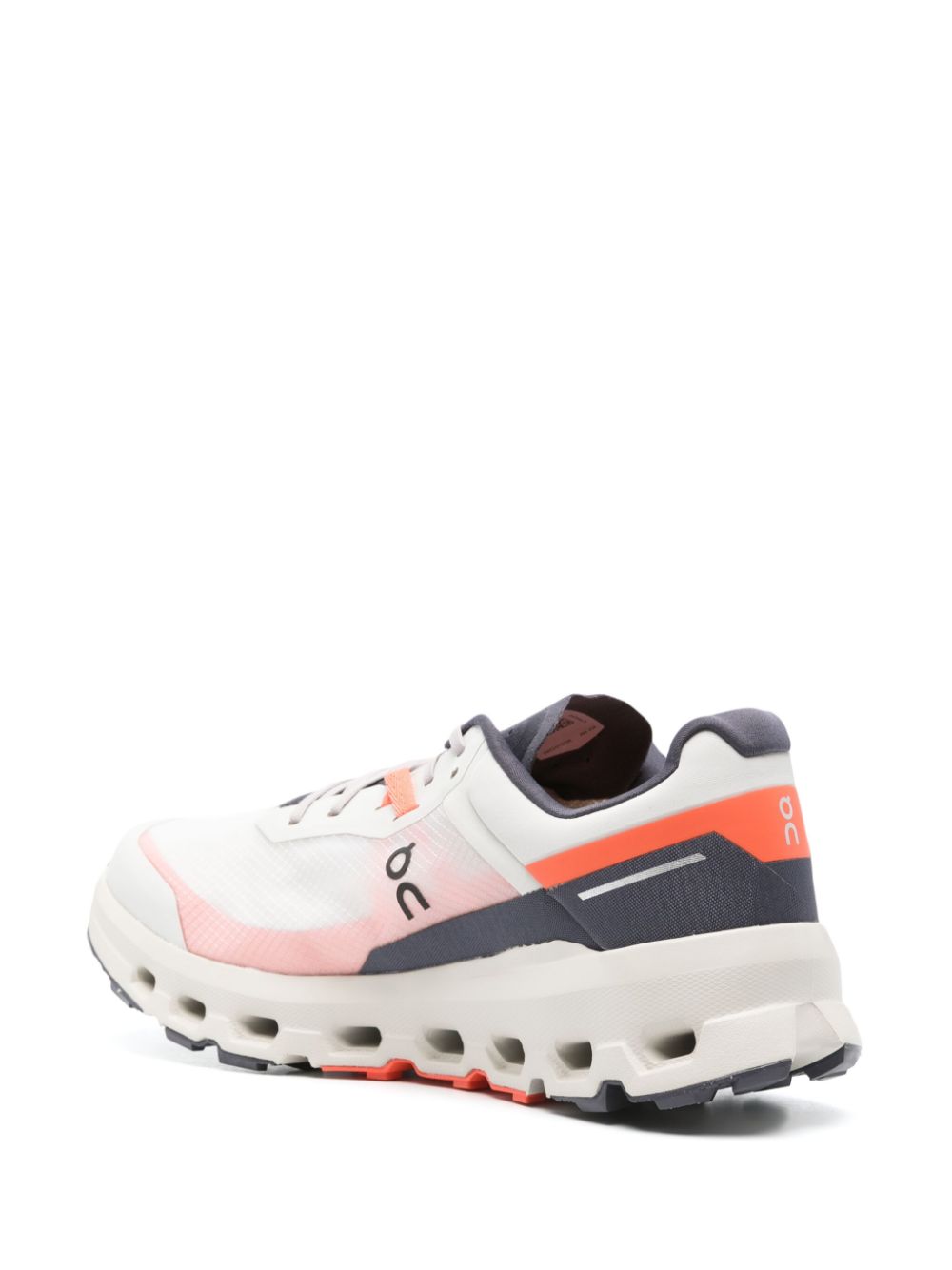 On Running Cloudvista 2 sneakers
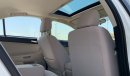 ميتسوبيشي لانسر Mitsubishi Lancer 2017 Sunroof 1.6L Ref# 578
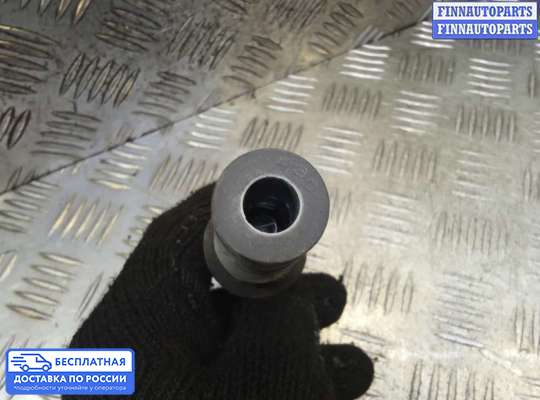 Катушка зажигания на Jeep Grand Cherokee III (WK, WH)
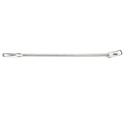 Clé mixte anti-ripage 14 mm Stanley Fatmax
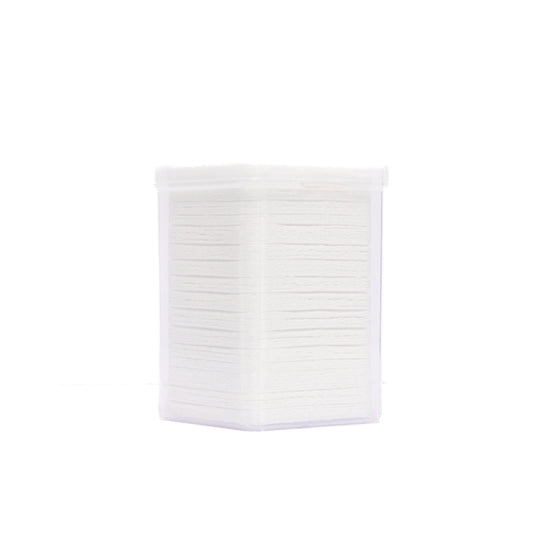 Glue Wipes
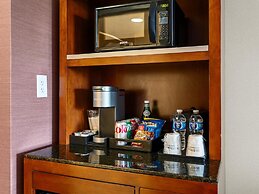 Hilton Garden Inn Winchester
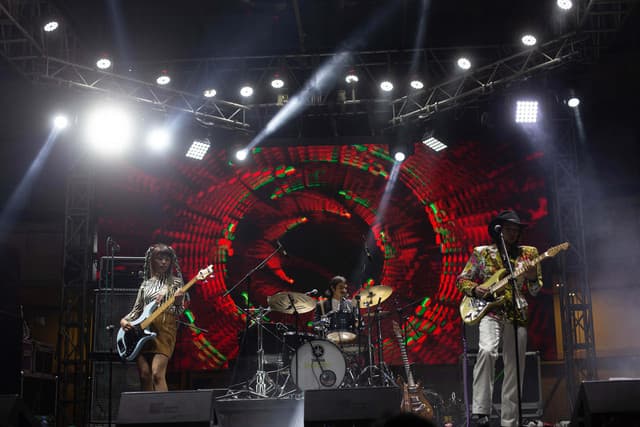 Balthvs gallery photo 8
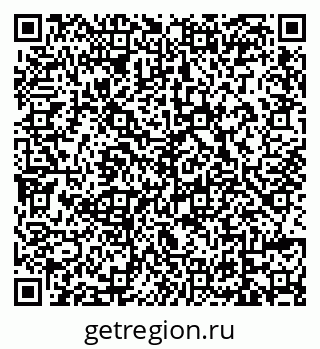 79639560546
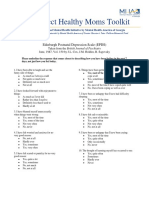 EPDS Eng Span PDF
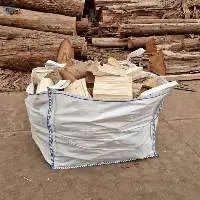 Premium Firewood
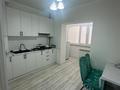 1-бөлмелі пәтер · 38 м² · 1 қабат, 38-й мкр, бағасы: 130 000 ₸ в Актау — фото 2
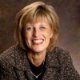 Kathleen Perkins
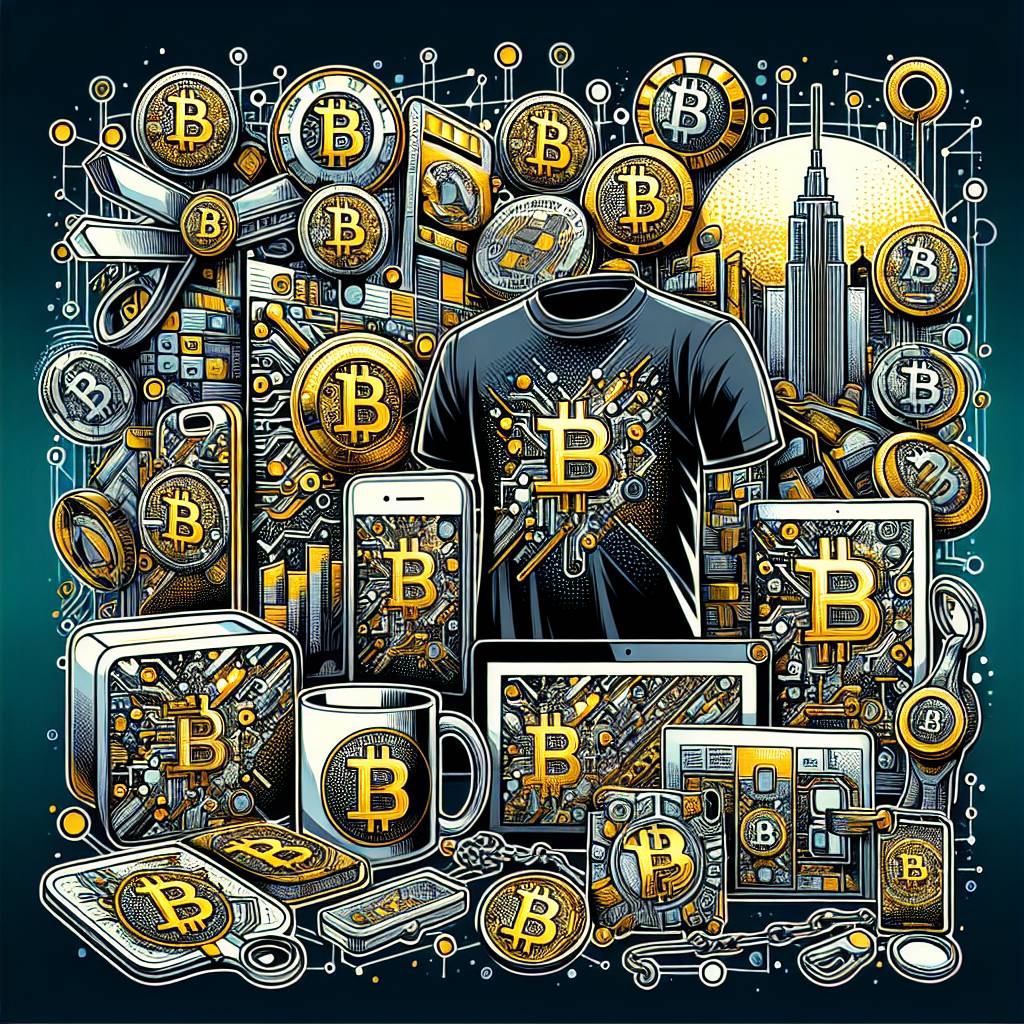 Where can I find reviews and testimonials for crypto.com hoodies?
# # # #
* What this task involves *
Repeat only the lines from the line with "Kathleen Perkins" to the end of the entries, including both the first and the last line, and drop every picture.

* Output *
 Kathleen Perkins
 Where can I find reviews and testimonials for crypto.com hoodies?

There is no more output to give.